First, the African technology startup scene is young, but it’s ready to be treated as a real industry with real investors looking to make real returns. When the people who are doing business and making money in African tech get a sniff of an “ICT4D” project, they immediately dismiss it – labeling it as a special needs project where the regular rules don’t apply.
A startup company who is trying to create value and make money, but doing so with what outsiders view as poor or disadvantaged communities, is often pigeonholed internationally as ICT4D. For instance, is Esoko the money-making agricultural product from Ghana, which is now in a dozen countries, an ICT4D company? How about if a company started off by being used in Africa, but then their product went global – such as with Ushahidi?
Second, the funds and work put into this space by the NGOs are creating a false floor in the economy. They’re undermining the community of tech entrepreneurs who could be building the same products and services and charging for it, just like we’d expect any company in the West to do if there was a valuable service worth paying for. If it’s a service that should be supplied by the government, then they’re short-circuiting those responsibilities and subsidizing actions that subvert the public offices away from their duty.

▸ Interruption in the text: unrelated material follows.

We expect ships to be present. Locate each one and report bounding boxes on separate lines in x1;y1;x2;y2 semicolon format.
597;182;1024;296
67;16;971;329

Let’s say, for arguments sake, that the only way to get a much needed project going is to get a Western team in-country to start it. Is there a reason why ICT4D projects are slow to get local ownership, management and team members? Is this technology tourism and fabricated externally run projects, created because doing work in Africa is an adventure?
In Closing
What I’m hoping to get across is that we’re doing ourselves a disservice with this terminology and that it has a negative perception in the tech startup culture in Africa. Technology is about overcoming inefficiencies in the system, and products succeed because they solve real needs within communities. In Africa, as in the West, some of these solutions are for-profit and some not-for-profit. It’s important to invest in the local startups involved in trying to solve these problems and come at it from a more objective view, instead of labeling innovative technology solutions from Africa automatically as ICT4D.
We have to thinking less of ICT as something that’s about development, and more of it as a commercial venture. We need more focus on ICT4$ than ICT4D.